▽

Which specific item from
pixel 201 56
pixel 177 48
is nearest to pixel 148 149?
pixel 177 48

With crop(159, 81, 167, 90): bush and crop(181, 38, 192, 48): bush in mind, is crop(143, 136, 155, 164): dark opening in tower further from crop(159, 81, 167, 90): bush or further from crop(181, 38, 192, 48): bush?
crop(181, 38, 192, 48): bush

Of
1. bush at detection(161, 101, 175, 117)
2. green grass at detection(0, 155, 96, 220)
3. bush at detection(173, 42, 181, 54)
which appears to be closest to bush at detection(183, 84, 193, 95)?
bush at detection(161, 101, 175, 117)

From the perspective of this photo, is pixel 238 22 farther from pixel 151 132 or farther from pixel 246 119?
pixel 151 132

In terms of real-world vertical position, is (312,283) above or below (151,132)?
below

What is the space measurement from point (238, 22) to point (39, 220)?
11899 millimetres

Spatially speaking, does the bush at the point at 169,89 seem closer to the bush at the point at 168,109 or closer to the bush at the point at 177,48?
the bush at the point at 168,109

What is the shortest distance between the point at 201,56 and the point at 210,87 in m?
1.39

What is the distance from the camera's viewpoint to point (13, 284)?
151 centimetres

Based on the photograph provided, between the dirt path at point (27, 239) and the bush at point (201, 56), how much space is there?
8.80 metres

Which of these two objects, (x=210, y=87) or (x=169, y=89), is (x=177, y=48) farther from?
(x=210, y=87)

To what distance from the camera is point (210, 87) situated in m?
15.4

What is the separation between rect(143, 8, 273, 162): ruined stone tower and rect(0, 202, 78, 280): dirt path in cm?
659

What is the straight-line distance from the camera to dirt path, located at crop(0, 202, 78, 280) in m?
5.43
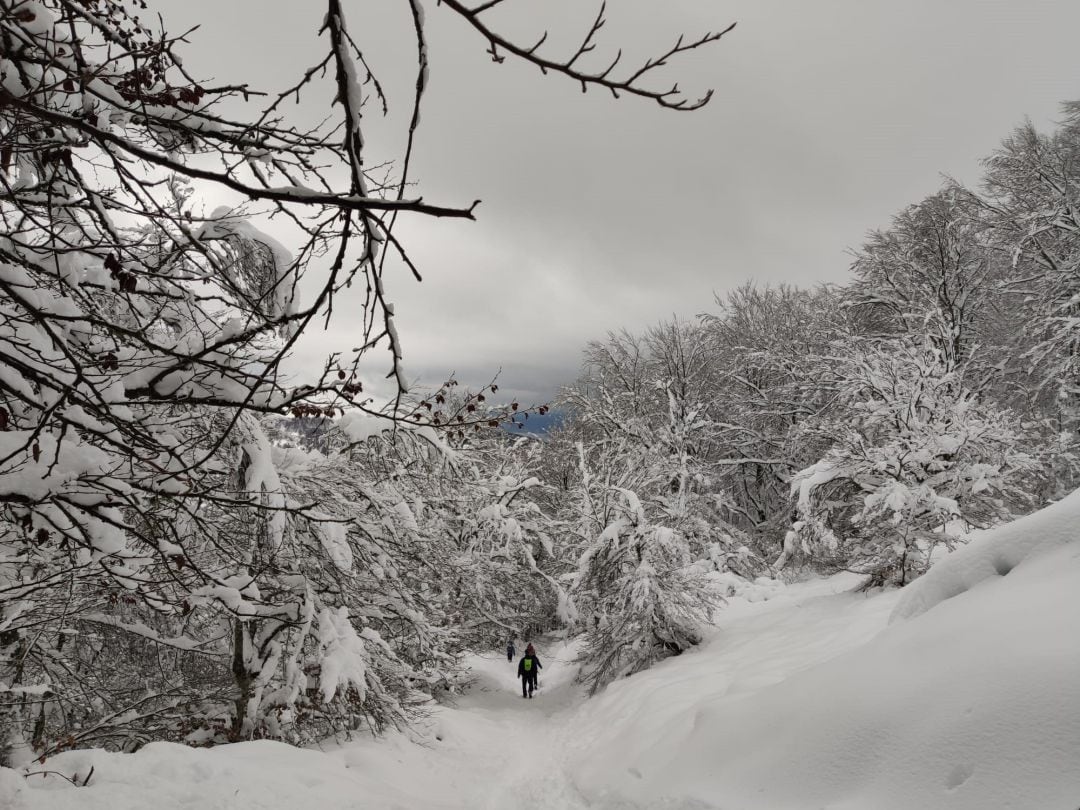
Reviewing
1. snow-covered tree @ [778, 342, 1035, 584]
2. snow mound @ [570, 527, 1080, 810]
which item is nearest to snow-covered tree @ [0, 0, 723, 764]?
snow mound @ [570, 527, 1080, 810]

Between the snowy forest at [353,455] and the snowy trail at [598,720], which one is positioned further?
the snowy trail at [598,720]

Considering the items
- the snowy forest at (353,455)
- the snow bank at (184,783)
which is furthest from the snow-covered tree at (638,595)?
the snow bank at (184,783)

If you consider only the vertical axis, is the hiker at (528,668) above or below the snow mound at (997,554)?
below

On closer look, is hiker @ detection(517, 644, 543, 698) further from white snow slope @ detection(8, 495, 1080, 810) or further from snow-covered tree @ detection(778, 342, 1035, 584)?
snow-covered tree @ detection(778, 342, 1035, 584)

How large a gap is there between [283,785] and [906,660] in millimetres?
4763

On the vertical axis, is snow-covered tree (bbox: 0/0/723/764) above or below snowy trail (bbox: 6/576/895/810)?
above

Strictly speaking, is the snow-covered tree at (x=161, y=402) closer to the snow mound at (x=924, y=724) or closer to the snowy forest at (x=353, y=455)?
the snowy forest at (x=353, y=455)

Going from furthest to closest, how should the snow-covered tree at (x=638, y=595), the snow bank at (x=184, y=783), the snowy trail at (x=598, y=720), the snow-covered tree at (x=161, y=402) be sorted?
the snow-covered tree at (x=638, y=595) < the snowy trail at (x=598, y=720) < the snow bank at (x=184, y=783) < the snow-covered tree at (x=161, y=402)

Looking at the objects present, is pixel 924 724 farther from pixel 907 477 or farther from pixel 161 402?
pixel 907 477

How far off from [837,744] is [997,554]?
163cm

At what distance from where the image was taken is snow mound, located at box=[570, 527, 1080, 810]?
7.63 feet

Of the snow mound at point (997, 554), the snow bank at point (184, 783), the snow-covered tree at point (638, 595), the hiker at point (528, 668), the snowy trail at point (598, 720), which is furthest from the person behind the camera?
the hiker at point (528, 668)

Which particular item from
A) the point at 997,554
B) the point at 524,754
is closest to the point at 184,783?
the point at 997,554

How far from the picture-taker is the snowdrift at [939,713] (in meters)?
2.33
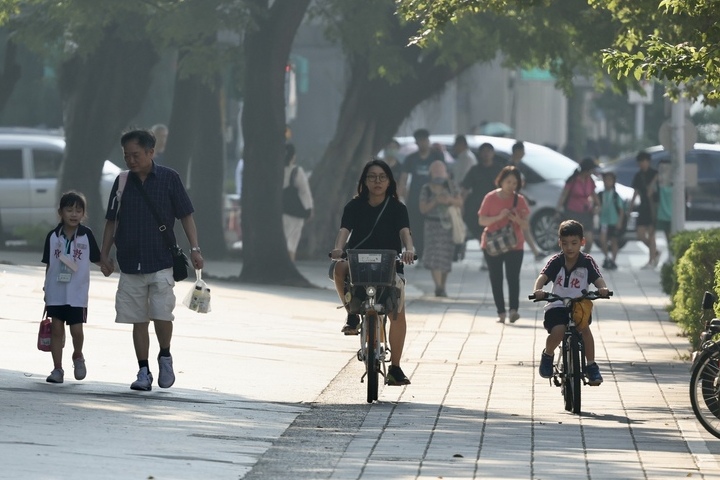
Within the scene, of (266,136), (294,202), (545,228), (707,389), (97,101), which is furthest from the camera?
(545,228)

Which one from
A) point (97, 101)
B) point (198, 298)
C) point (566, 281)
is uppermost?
point (97, 101)

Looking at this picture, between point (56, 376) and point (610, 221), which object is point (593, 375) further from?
point (610, 221)

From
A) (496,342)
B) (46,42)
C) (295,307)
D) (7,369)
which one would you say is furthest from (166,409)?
(46,42)

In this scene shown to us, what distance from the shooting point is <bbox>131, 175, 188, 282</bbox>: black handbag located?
1151 centimetres

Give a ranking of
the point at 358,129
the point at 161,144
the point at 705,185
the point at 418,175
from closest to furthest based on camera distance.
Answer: the point at 161,144 → the point at 418,175 → the point at 358,129 → the point at 705,185

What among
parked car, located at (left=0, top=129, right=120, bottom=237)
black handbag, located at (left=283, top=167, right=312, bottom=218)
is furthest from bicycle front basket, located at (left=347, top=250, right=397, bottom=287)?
parked car, located at (left=0, top=129, right=120, bottom=237)

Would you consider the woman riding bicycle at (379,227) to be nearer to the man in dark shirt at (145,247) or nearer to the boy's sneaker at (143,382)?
the man in dark shirt at (145,247)

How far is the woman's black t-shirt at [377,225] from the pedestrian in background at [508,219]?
6214 millimetres

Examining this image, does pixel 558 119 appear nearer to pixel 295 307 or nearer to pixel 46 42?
pixel 46 42

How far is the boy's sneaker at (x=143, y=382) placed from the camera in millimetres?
11359

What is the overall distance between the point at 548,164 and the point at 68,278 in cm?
2167

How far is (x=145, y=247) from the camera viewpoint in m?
11.5

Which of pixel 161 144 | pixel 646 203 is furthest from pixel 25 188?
pixel 646 203

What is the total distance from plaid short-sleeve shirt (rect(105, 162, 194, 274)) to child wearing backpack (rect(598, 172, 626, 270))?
52.3ft
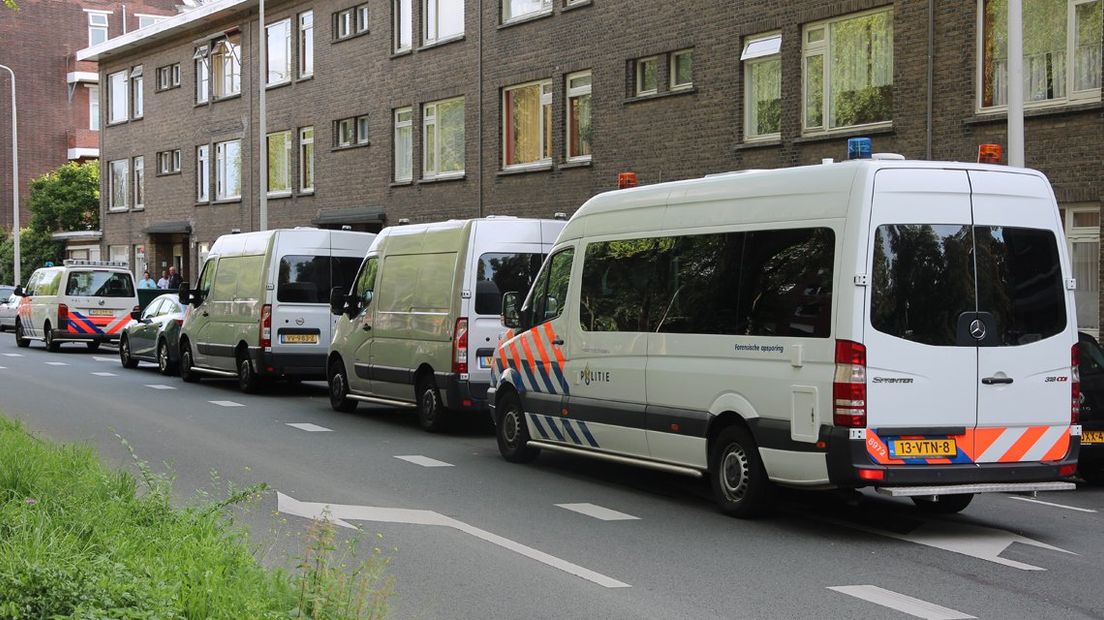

△

AUFGABENSTELLUNG :: Gib sämtliche Datensätze oben Zeile für Zeile unverändert wieder. Lass dabei die Bilder weg.

FERTIGE ANTWORT ::
Which specific item from
pixel 201 56
pixel 177 48
is nearest to pixel 148 149?
pixel 177 48

With crop(159, 81, 167, 90): bush and crop(181, 38, 192, 48): bush in mind, is crop(143, 136, 155, 164): dark opening in tower further from crop(159, 81, 167, 90): bush or further from crop(181, 38, 192, 48): bush?
crop(181, 38, 192, 48): bush

Of
1. bush at detection(161, 101, 175, 117)
2. green grass at detection(0, 155, 96, 220)
3. bush at detection(173, 42, 181, 54)
which appears to be closest to bush at detection(183, 84, 193, 95)?
bush at detection(161, 101, 175, 117)

From the perspective of this photo, is pixel 238 22 farther from pixel 151 132 or farther from pixel 246 119?
pixel 151 132

In terms of real-world vertical position, is (312,283) above or below (151,132)?
below

What is the space measurement from point (238, 22) to point (39, 220)?
11899 millimetres

Spatially speaking, does the bush at the point at 169,89 seem closer to the bush at the point at 168,109 or closer to the bush at the point at 177,48?
the bush at the point at 168,109

What is the shortest distance between the point at 201,56 and the point at 210,87 in m?
1.39

What is the distance from the camera's viewpoint to point (13, 284)?
151 centimetres

Based on the photograph provided, between the dirt path at point (27, 239) and the bush at point (201, 56), how much space is there?
8.80 metres

Which of these two objects, (x=210, y=87) or (x=169, y=89), is (x=177, y=48) farther from?
(x=210, y=87)

To what distance from the camera is point (210, 87) situated in m?
15.4

What is the separation between rect(143, 8, 273, 162): ruined stone tower and rect(0, 202, 78, 280): dirt path in cm?
659

What is the straight-line distance from the camera to dirt path, located at crop(0, 202, 78, 280) in m?
5.43
Reviewing
1. snow-covered tree @ [778, 342, 1035, 584]
2. snow mound @ [570, 527, 1080, 810]
which item is nearest to snow-covered tree @ [0, 0, 723, 764]?
snow mound @ [570, 527, 1080, 810]

Between the snowy forest at [353,455] and the snowy trail at [598,720], which one is positioned further?
the snowy trail at [598,720]

Considering the items
- the snowy forest at (353,455)
- the snow bank at (184,783)
which is furthest from the snow-covered tree at (638,595)?
the snow bank at (184,783)

If you consider only the vertical axis, is the hiker at (528,668) above or below the snow mound at (997,554)?
below

On closer look, is hiker @ detection(517, 644, 543, 698) further from white snow slope @ detection(8, 495, 1080, 810) or further from snow-covered tree @ detection(778, 342, 1035, 584)?
snow-covered tree @ detection(778, 342, 1035, 584)

How large a gap is there between [283,785] and [906,660] in millimetres?
4763

On the vertical axis, is snow-covered tree (bbox: 0/0/723/764) above or below snowy trail (bbox: 6/576/895/810)?
above

Strictly speaking, is the snow-covered tree at (x=161, y=402) closer to the snow mound at (x=924, y=724) or closer to the snowy forest at (x=353, y=455)?
the snowy forest at (x=353, y=455)

Going from furthest to closest, how should the snow-covered tree at (x=638, y=595), the snow bank at (x=184, y=783), the snowy trail at (x=598, y=720), the snow-covered tree at (x=161, y=402) be sorted?
the snow-covered tree at (x=638, y=595) < the snowy trail at (x=598, y=720) < the snow bank at (x=184, y=783) < the snow-covered tree at (x=161, y=402)

Looking at the objects present, is pixel 924 724 farther from pixel 907 477 or farther from pixel 161 402?
pixel 907 477

How far off from [837,744] is [997,554]?
163cm

At what distance from where the image was taken is snow mound, located at box=[570, 527, 1080, 810]?
7.63 feet

Of the snow mound at point (997, 554), the snow bank at point (184, 783), the snow-covered tree at point (638, 595), the hiker at point (528, 668), the snowy trail at point (598, 720), which is furthest from the person behind the camera?
the hiker at point (528, 668)

Which particular item from
A) the point at 997,554
B) the point at 524,754
is closest to the point at 184,783?
the point at 997,554

How far from the picture-taker is the snowdrift at [939,713] (in meters)?
2.33
Within the scene, of (266,136), (294,202), (545,228), (707,389), (97,101), which is furthest from the camera?
(545,228)

Which one from
A) point (97, 101)
B) point (198, 298)
C) point (566, 281)
is uppermost?
point (97, 101)

Looking at this picture, between point (56, 376) and point (610, 221), which object is point (593, 375) further from?
point (610, 221)

From
A) (496,342)
B) (46,42)
C) (295,307)
D) (7,369)
which one would you say is furthest from (166,409)?
(46,42)

In this scene shown to us, what distance from the shooting point is <bbox>131, 175, 188, 282</bbox>: black handbag located?
1151 centimetres

Give a ranking of
the point at 358,129
the point at 161,144
the point at 705,185
the point at 418,175
from closest to furthest based on camera distance.
Answer: the point at 161,144 → the point at 418,175 → the point at 358,129 → the point at 705,185

What among
parked car, located at (left=0, top=129, right=120, bottom=237)
black handbag, located at (left=283, top=167, right=312, bottom=218)
is furthest from bicycle front basket, located at (left=347, top=250, right=397, bottom=287)?
parked car, located at (left=0, top=129, right=120, bottom=237)

Would you consider the woman riding bicycle at (379,227) to be nearer to the man in dark shirt at (145,247) or nearer to the boy's sneaker at (143,382)?
the man in dark shirt at (145,247)

How far is the woman's black t-shirt at [377,225] from the pedestrian in background at [508,219]?
6214 millimetres

Examining this image, does pixel 558 119 appear nearer to pixel 295 307 or nearer to pixel 46 42?
pixel 46 42

How far is the boy's sneaker at (x=143, y=382) placed from the camera in millimetres?
11359

What is the overall distance between the point at 548,164 and the point at 68,278 in cm?
2167

How far is (x=145, y=247) from the camera viewpoint in m?
11.5

Which of pixel 161 144 | pixel 646 203 is furthest from pixel 25 188?
pixel 646 203

What is the total distance from plaid short-sleeve shirt (rect(105, 162, 194, 274)) to child wearing backpack (rect(598, 172, 626, 270))?
52.3ft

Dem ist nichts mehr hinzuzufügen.